● **Prompt**:
Go through the entries below and write each one out exactly.

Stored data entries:
- - -

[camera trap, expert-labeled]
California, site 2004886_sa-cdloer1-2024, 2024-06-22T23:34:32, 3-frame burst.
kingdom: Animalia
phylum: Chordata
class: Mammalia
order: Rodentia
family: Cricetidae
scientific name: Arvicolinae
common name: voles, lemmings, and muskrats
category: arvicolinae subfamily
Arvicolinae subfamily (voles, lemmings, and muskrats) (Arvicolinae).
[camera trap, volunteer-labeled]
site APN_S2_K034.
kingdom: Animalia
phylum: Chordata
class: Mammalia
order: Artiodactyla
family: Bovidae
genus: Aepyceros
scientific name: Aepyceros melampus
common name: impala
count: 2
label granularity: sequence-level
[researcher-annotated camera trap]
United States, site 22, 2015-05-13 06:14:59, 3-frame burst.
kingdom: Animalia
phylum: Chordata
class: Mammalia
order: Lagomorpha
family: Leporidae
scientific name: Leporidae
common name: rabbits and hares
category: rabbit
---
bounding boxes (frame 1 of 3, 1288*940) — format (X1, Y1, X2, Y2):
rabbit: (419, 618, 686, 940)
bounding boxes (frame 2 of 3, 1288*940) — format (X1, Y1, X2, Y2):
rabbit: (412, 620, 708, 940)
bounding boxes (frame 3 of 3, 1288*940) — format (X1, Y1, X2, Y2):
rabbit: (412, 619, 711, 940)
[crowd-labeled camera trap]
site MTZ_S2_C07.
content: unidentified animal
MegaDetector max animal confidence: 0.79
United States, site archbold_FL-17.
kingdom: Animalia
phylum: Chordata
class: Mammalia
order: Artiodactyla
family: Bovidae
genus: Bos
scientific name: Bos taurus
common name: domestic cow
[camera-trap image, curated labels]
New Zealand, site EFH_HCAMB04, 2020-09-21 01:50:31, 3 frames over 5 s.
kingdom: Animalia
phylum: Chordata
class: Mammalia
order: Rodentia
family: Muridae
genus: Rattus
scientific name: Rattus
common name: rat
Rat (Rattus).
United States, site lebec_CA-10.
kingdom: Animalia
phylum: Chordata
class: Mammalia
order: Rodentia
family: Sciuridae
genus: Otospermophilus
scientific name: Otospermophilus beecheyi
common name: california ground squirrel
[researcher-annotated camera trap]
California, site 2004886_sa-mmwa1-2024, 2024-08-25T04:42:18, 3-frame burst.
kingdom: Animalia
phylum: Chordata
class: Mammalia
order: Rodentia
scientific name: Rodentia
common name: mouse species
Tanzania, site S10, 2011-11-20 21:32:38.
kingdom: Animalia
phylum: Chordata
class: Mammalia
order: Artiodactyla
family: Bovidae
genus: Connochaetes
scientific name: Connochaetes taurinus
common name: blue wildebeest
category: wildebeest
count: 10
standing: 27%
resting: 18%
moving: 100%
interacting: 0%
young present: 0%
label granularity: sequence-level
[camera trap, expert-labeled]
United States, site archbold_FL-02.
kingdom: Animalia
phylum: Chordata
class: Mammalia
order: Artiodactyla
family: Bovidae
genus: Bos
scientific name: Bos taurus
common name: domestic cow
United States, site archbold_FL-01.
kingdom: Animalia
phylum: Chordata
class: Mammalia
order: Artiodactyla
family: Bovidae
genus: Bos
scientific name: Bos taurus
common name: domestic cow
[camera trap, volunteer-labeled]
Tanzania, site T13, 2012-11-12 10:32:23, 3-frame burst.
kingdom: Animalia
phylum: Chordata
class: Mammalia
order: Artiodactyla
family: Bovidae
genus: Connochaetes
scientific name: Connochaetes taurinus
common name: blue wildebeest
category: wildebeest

- - -

● **Written response**:
[camera trap, expert-labeled]
California, site 2004886_sa-cdloer1-2024, 2024-06-22T23:34:32, 3-frame burst.
kingdom: Animalia
phylum: Chordata
class: Mammalia
order: Rodentia
family: Cricetidae
scientific name: Arvicolinae
common name: voles, lemmings, and muskrats
category: arvicolinae subfamily
Arvicolinae subfamily (voles, lemmings, and muskrats) (Arvicolinae).
[camera trap, volunteer-labeled]
site APN_S2_K034.
kingdom: Animalia
phylum: Chordata
class: Mammalia
order: Artiodactyla
family: Bovidae
genus: Aepyceros
scientific name: Aepyceros melampus
common name: impala
count: 2
label granularity: sequence-level
[researcher-annotated camera trap]
United States, site 22, 2015-05-13 06:14:59, 3-frame burst.
kingdom: Animalia
phylum: Chordata
class: Mammalia
order: Lagomorpha
family: Leporidae
scientific name: Leporidae
common name: rabbits and hares
category: rabbit
---
bounding boxes (frame 1 of 3, 1288*940) — format (X1, Y1, X2, Y2):
rabbit: (419, 618, 686, 940)
bounding boxes (frame 2 of 3, 1288*940) — format (X1, Y1, X2, Y2):
rabbit: (412, 620, 708, 940)
bounding boxes (frame 3 of 3, 1288*940) — format (X1, Y1, X2, Y2):
rabbit: (412, 619, 711, 940)
[crowd-labeled camera trap]
site MTZ_S2_C07.
content: unidentified animal
MegaDetector max animal confidence: 0.79
United States, site archbold_FL-17.
kingdom: Animalia
phylum: Chordata
class: Mammalia
order: Artiodactyla
family: Bovidae
genus: Bos
scientific name: Bos taurus
common name: domestic cow
[camera-trap image, curated labels]
New Zealand, site EFH_HCAMB04, 2020-09-21 01:50:31, 3 frames over 5 s.
kingdom: Animalia
phylum: Chordata
class: Mammalia
order: Rodentia
family: Muridae
genus: Rattus
scientific name: Rattus
common name: rat
Rat (Rattus).
United States, site lebec_CA-10.
kingdom: Animalia
phylum: Chordata
class: Mammalia
order: Rodentia
family: Sciuridae
genus: Otospermophilus
scientific name: Otospermophilus beecheyi
common name: california ground squirrel
[researcher-annotated camera trap]
California, site 2004886_sa-mmwa1-2024, 2024-08-25T04:42:18, 3-frame burst.
kingdom: Animalia
phylum: Chordata
class: Mammalia
order: Rodentia
scientific name: Rodentia
common name: mouse species
Tanzania, site S10, 2011-11-20 21:32:38.
kingdom: Animalia
phylum: Chordata
class: Mammalia
order: Artiodactyla
family: Bovidae
genus: Connochaetes
scientific name: Connochaetes taurinus
common name: blue wildebeest
category: wildebeest
count: 10
standing: 27%
resting: 18%
moving: 100%
interacting: 0%
young present: 0%
label granularity: sequence-level
[camera trap, expert-labeled]
United States, site archbold_FL-02.
kingdom: Animalia
phylum: Chordata
class: Mammalia
order: Artiodactyla
family: Bovidae
genus: Bos
scientific name: Bos taurus
common name: domestic cow
United States, site archbold_FL-01.
kingdom: Animalia
phylum: Chordata
class: Mammalia
order: Artiodactyla
family: Bovidae
genus: Bos
scientific name: Bos taurus
common name: domestic cow
[camera trap, volunteer-labeled]
Tanzania, site T13, 2012-11-12 10:32:23, 3-frame burst.
kingdom: Animalia
phylum: Chordata
class: Mammalia
order: Artiodactyla
family: Bovidae
genus: Connochaetes
scientific name: Connochaetes taurinus
common name: blue wildebeest
category: wildebeest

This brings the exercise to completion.